§ Soal Latihan
**a.** Daftarkan semua angka dalam teks tentang bonus demografi yang menyatakan jumlah atau persentase penduduk Jawa Barat.
**b.** Jawab pertanyaan berikut berdasarkan teks tentang bonus demografi.
(i) Instansi apa yang menyelenggarakan seminar kependudukan tersebut?
(ii) Rentang usia berapa yang digolongkan sebagai usia produktif?
(iii) Apa judul presentasi yang dibawakan Rektor?
**c.** Cetak bagian teks tentang bonus demografi mulai dari "Menurut Rektor Unpad, Prof." sampai dengan "Sipil Jawa Barat.".

Rektor Unpad, “Bonus Demografi Belum Tentu Membawa Manfaat”

Rektor Unpad, Prof. Ganjar Kurnia sedang menyampaikan materi pada Seminar Kependudukan “Transisi Demografi di Provinsi Jawa Barat: Bonus atau Malapetaka?”, Selasa (04/12) di Bale Sawala Gedung Rektorat Kampus Unpad Jatinangor. (Foto: Tedi Yusup)

[Unpad.ac.id, 04/12/2012] Jumlah angka penduduk Jawa Barat setiap tahun meningkat. Pada tahun 2012 saja, jumlah penduduk Jawa Barat sebesar 43 juta orang dan sekitar 18% dari penduduk Indonesia berasal dari Jawa Barat. Dari jumlah tersebut, diperkirakan jumlah usia produktif mencapai 38 juta orang. Jumlah usia produktif yang banyak tersebut sering diistilahkan dengan “bonus demografi”.

Rektor Unpad, Prof. Ganjar Kurnia sedang menyampaikan materi pada Seminar Kependudukan “Transisi Demografi di Provinsi Jawa Barat: Bonus atau Malapetaka?”, Selasa (04/12) di Bale Sawala Gedung Rektorat Kampus Unpad Jatinangor. (Foto: Tedi Yusup)

Menurut Rektor Unpad, Prof. Ganjar Kurnia, istilah tersebut seringkali menjadi problema. Sebab, istilah “bonus” itu sendiri sering dianggap membawa manfaat. Padahal, efek dari bonus demografi tersebut acapkali mengancam dan berbahaya. “Kita juga tidak yakin apakah dengan bonus demografi ini kita akan mendapatkan manfaat atau tidak,” ujarnya saat menjadi pembicara dalam Seminar Kependudukan “Transisi Demografi di Provinsi Jawa Barat: Bonus atau Malapetaka?”, Selasa (04/12) di Bale Sawala Gedung Rektorat Kampus Unpad Jatinangor, yang diselenggarakan oleh Dinas Kependudukan dan Pencatatan Sipil Jawa Barat.

Bonus demografi terjadi apabila jumlah usia tanggungan yang dibebankan kepada jumlah usia produktif (15-64 tahun) sangat sedikit. Menurut Rektor, selalu dikatakan keuntungan ekonomi yang disebabkan oleh penurunan rasio ketergantungan tersebut. Padahal, anggapan tersebut adalah menyesatkan. ”Memang rasio akan menurun. Namun, apabila kita kalikan dengan jumlah penduduk yang terus bertambah, rasio ini akan tetap tinggi,” ungkapnya saat membawakan presentasinya dengan judul “Bahaya Bonus Demografi”.

§ Data Tersedia

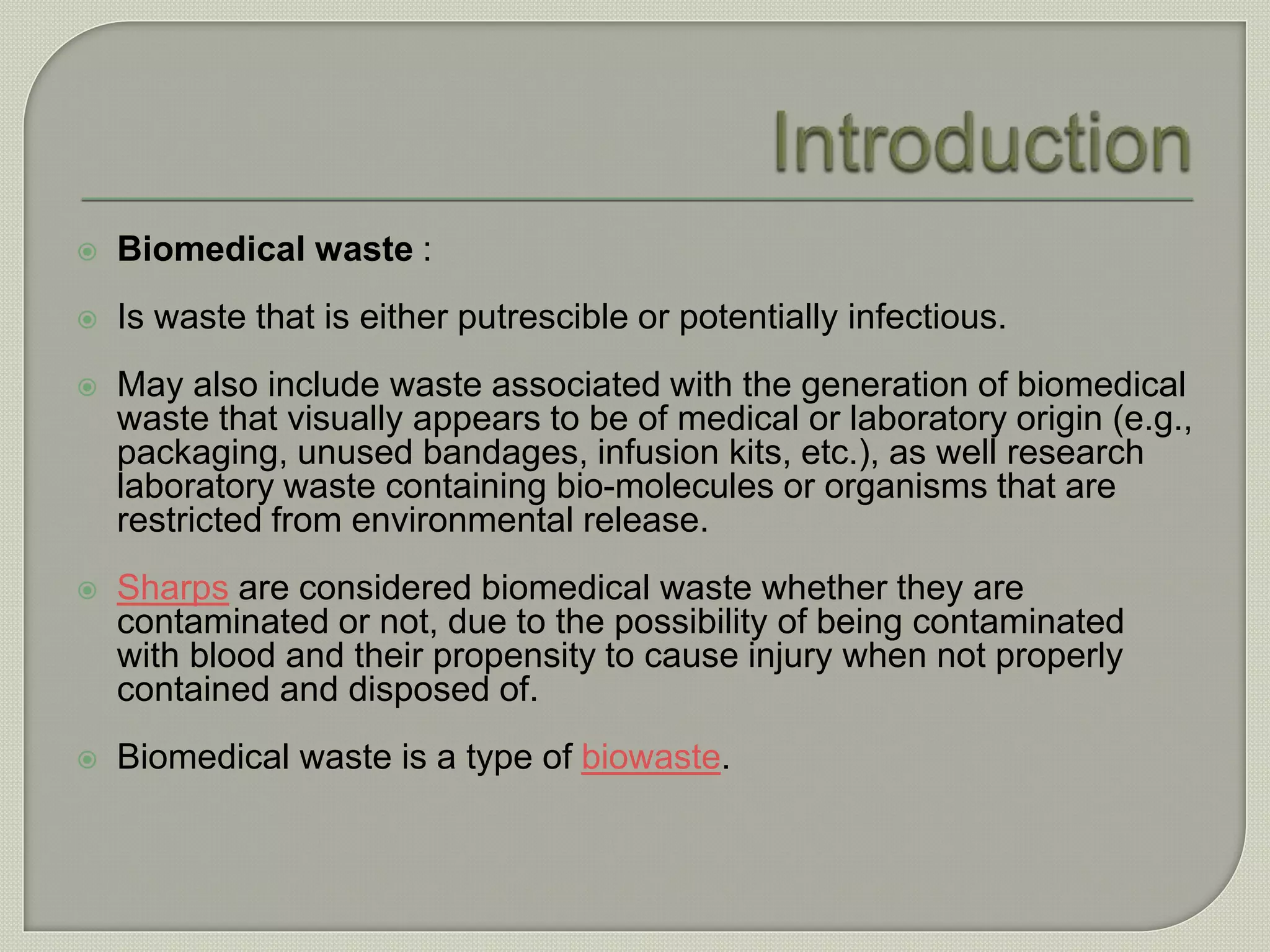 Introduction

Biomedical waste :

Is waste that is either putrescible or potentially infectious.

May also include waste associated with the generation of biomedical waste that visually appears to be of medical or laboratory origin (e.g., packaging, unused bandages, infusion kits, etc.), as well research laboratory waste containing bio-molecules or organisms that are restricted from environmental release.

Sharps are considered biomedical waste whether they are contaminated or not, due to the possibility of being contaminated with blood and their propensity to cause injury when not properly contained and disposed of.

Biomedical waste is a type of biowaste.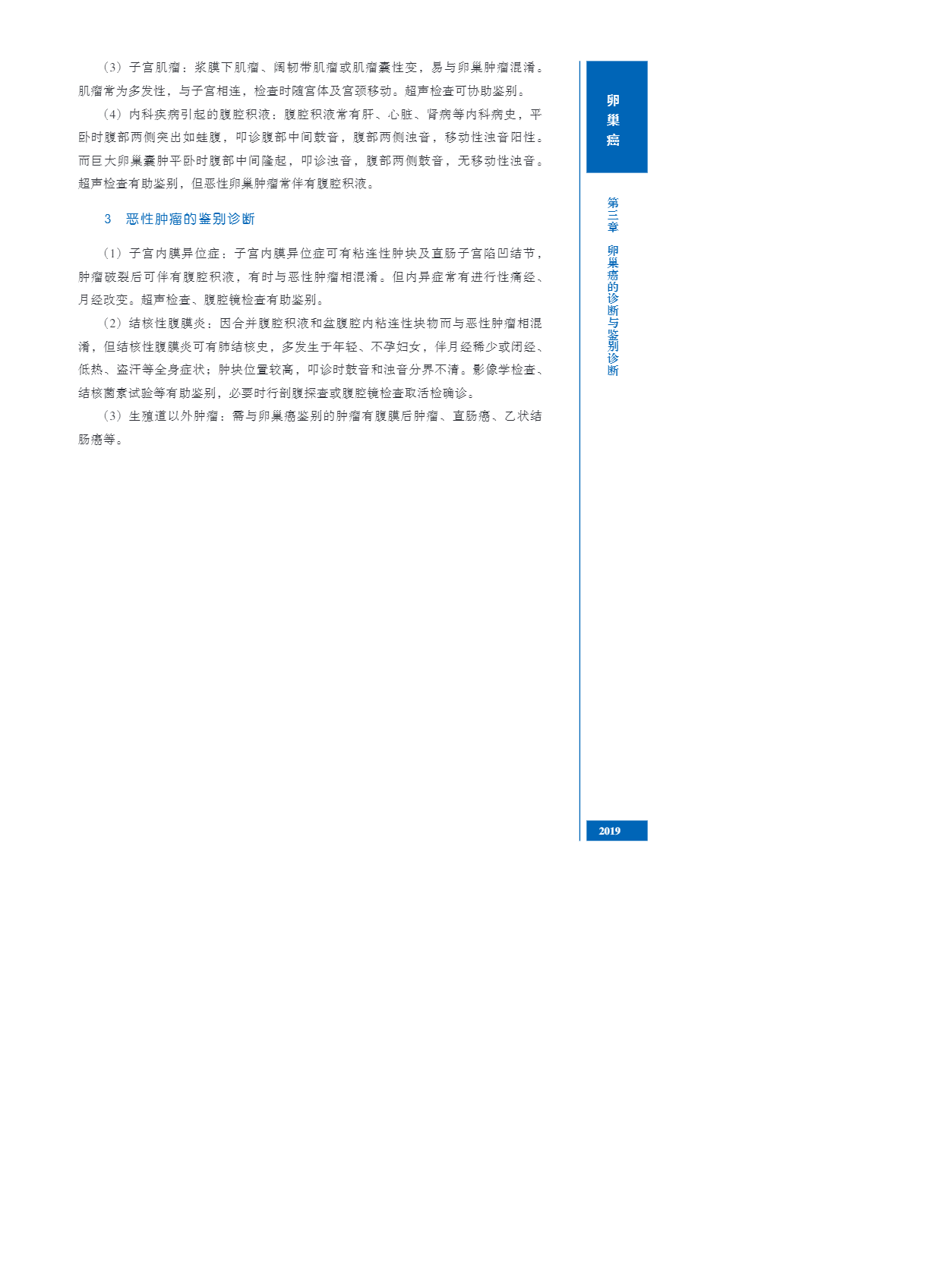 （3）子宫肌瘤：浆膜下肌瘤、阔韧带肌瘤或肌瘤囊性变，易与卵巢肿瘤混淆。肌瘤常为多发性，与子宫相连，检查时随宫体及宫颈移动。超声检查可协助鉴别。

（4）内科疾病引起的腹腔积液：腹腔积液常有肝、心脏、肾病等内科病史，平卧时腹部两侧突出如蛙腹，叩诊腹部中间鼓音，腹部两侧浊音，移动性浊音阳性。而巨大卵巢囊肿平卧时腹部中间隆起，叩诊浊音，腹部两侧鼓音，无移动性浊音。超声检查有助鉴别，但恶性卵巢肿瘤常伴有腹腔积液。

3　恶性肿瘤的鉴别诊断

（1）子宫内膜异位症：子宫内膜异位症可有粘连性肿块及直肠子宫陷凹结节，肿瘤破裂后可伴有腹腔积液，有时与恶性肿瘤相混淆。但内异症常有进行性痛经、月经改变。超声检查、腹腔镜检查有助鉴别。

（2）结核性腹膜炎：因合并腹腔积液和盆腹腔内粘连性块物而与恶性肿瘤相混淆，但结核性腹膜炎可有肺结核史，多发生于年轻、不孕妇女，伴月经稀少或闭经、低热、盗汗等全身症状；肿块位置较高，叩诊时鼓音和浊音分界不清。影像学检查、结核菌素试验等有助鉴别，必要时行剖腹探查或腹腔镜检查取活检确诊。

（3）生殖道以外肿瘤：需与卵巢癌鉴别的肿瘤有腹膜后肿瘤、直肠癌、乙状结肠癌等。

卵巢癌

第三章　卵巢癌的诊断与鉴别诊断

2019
...
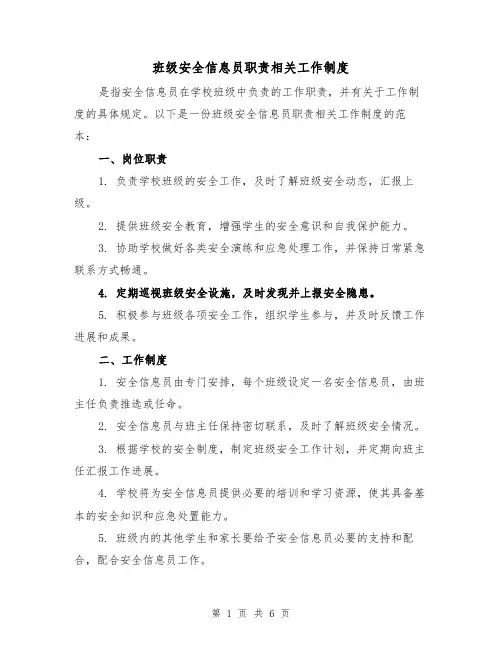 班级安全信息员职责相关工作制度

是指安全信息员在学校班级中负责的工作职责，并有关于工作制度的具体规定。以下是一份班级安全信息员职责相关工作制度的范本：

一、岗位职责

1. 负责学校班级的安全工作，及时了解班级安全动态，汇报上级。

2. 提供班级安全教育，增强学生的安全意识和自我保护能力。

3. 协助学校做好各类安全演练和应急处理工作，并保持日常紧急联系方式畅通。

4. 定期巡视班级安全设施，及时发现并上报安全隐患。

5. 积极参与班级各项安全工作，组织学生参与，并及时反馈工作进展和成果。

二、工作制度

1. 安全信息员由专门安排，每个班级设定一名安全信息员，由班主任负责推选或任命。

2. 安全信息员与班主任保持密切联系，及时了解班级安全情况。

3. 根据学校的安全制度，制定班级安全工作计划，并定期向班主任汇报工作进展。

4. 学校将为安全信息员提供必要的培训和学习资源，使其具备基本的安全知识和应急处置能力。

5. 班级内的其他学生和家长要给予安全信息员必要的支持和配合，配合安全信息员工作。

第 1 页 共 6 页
...
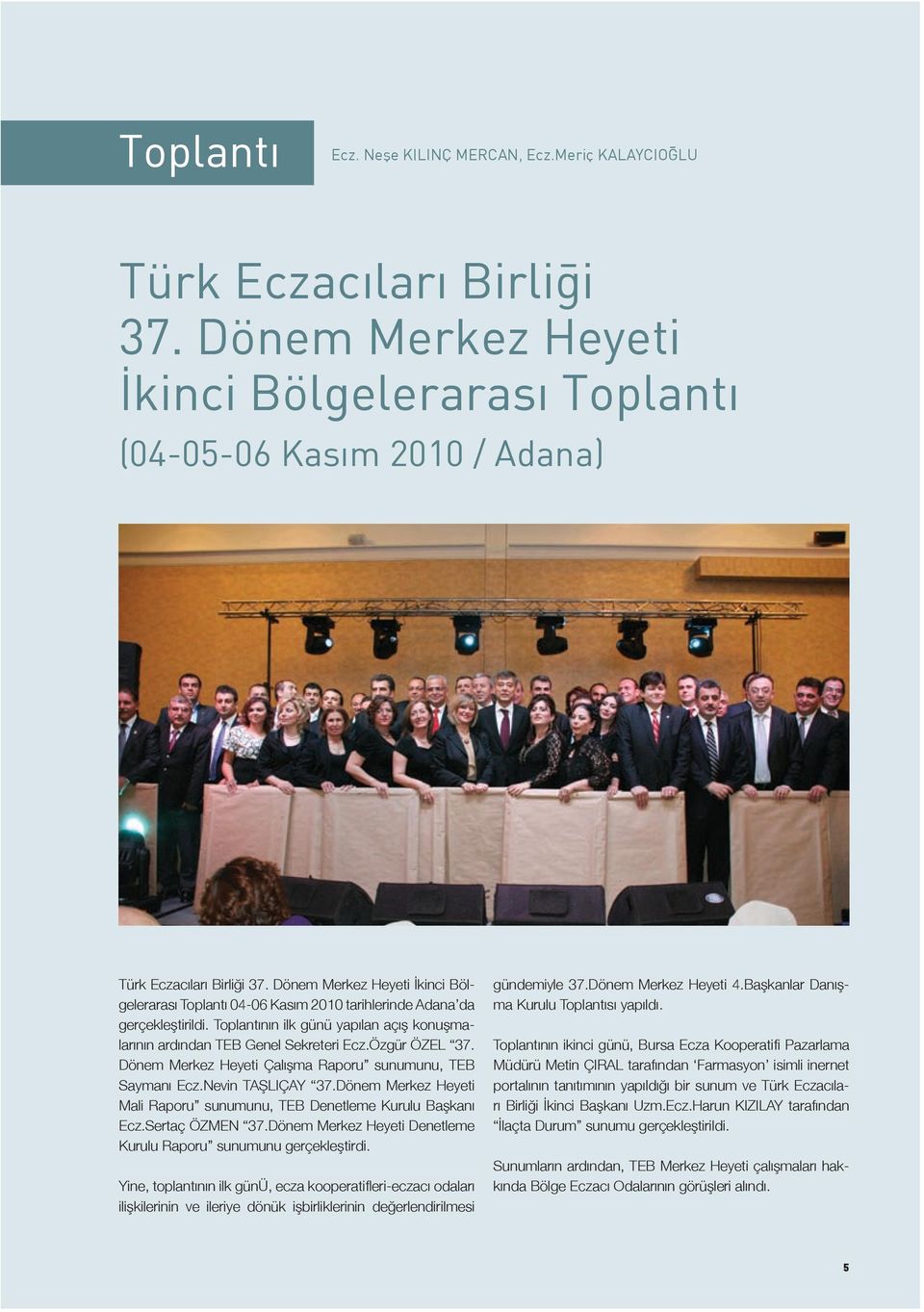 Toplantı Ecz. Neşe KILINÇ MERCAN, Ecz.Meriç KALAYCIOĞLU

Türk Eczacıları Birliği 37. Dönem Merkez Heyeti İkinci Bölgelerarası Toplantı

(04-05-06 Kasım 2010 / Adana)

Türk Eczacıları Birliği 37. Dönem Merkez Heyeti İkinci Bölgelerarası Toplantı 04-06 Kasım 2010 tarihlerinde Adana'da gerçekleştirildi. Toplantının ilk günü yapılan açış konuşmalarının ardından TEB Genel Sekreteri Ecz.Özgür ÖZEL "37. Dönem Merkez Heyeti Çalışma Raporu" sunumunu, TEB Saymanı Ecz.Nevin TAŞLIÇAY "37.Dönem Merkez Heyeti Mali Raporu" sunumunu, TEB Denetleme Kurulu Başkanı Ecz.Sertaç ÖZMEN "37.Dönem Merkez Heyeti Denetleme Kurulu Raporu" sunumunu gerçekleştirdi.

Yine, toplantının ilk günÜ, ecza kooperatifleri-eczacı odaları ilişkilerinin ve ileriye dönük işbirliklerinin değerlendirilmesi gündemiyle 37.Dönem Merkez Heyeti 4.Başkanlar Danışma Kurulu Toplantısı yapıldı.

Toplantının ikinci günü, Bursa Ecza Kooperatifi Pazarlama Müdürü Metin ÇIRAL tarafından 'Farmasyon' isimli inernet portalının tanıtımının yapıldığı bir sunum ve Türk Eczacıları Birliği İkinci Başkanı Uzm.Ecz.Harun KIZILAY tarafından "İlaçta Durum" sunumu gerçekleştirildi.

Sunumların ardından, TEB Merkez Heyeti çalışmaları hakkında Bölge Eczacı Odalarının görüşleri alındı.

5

§ Pembahasan Soal
**a.**
- 43 juta orang (jumlah penduduk Jawa Barat pada tahun 2012)
- sekitar 18% (bagian penduduk Indonesia yang berasal dari Jawa Barat)
- 38 juta orang (perkiraan jumlah penduduk usia produktif)

**b.**
(i) Dinas Kependudukan dan Pencatatan Sipil Jawa Barat
(ii) 15-64 tahun
(iii) "Bahaya Bonus Demografi"

**c.**
Menurut Rektor Unpad, Prof. Ganjar Kurnia, istilah tersebut seringkali menjadi problema. Sebab, istilah “bonus” itu sendiri sering dianggap membawa manfaat. Padahal, efek dari bonus demografi tersebut acapkali mengancam dan berbahaya. “Kita juga tidak yakin apakah dengan bonus demografi ini kita akan mendapatkan manfaat atau tidak,” ujarnya saat menjadi pembicara dalam Seminar Kependudukan “Transisi Demografi di Provinsi Jawa Barat: Bonus atau Malapetaka?”, Selasa (04/12) di Bale Sawala Gedung Rektorat Kampus Unpad Jatinangor, yang diselenggarakan oleh Dinas Kependudukan dan Pencatatan Sipil Jawa Barat.